Many Tennessee farmers who participated in the state's return to industrial hemp farming are not planning on growing the highly regulated seed this year, saying it wasn't profitable last year, in part because of delays in getting the seeds through U.S. customs.
In 2015, the state had about 50 farmers sign up to grow the crop for the first time in more than 70 years. This year, with less than two weeks left to apply for a growing permit, 25 farmers have applied, WBIR-TV reported.
Cocke County farmer Chuck Mason said he thought the crop would be a "gold mine" for his family, but when farmers' seeds were more than a month late in arriving because of customs delays, the crop turned into a bust for his farm.
Mason said he had been planning to drastically expand his hemp-growing operation this year, but after last year's failure he will return to growing hay. He said that numerous farmers he knows are also abandoning the crop.
"I'm just not willing to take that chance this year," Mason said.
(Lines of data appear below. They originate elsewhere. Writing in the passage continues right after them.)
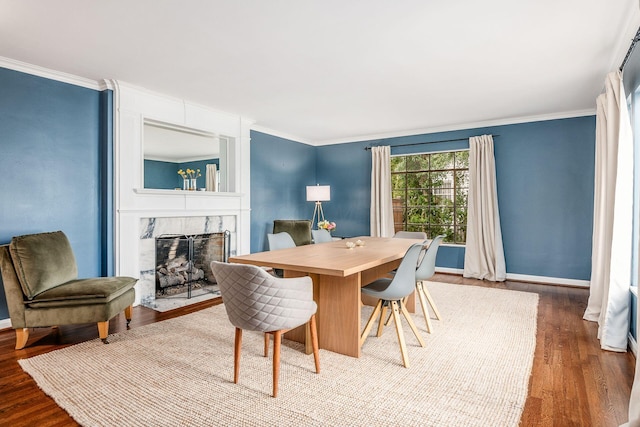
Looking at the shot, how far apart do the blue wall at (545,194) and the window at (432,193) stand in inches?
11.3

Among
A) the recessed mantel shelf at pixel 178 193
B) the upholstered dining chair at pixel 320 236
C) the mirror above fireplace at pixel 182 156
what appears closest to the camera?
the recessed mantel shelf at pixel 178 193

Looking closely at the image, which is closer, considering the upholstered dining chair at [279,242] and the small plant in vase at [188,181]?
the upholstered dining chair at [279,242]

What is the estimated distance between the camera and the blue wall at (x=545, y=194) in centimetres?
500

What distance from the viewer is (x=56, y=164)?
11.5 ft

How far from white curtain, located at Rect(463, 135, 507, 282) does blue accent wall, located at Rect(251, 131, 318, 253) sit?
A: 10.0ft

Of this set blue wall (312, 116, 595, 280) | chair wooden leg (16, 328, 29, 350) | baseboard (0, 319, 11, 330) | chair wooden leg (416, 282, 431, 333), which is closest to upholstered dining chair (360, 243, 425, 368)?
chair wooden leg (416, 282, 431, 333)

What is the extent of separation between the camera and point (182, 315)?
368 cm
Tennessee began offering the permits last year in the hopes that the plant will become a cash crop for areas hurt by the falling demand for other agricultural products, such as tobacco. Hemp is a variety of the cannabis plant and is low in the psychoactive ingredient in marijuana, THC.
Washington County farmer Wayne Smith told the Johnson City Press that he was offered $7 for his small yield of 10 pounds of hemp seeds last year. He had paid $254 for a state permit to grow the crop.
Smith decided to keep the seeds and remain positive.
"I'm going to use the harvested seed to make oil and maybe sell it as a novelty item," he said.
April 1 is the deadline for farmers to apply for a hemp permit this year.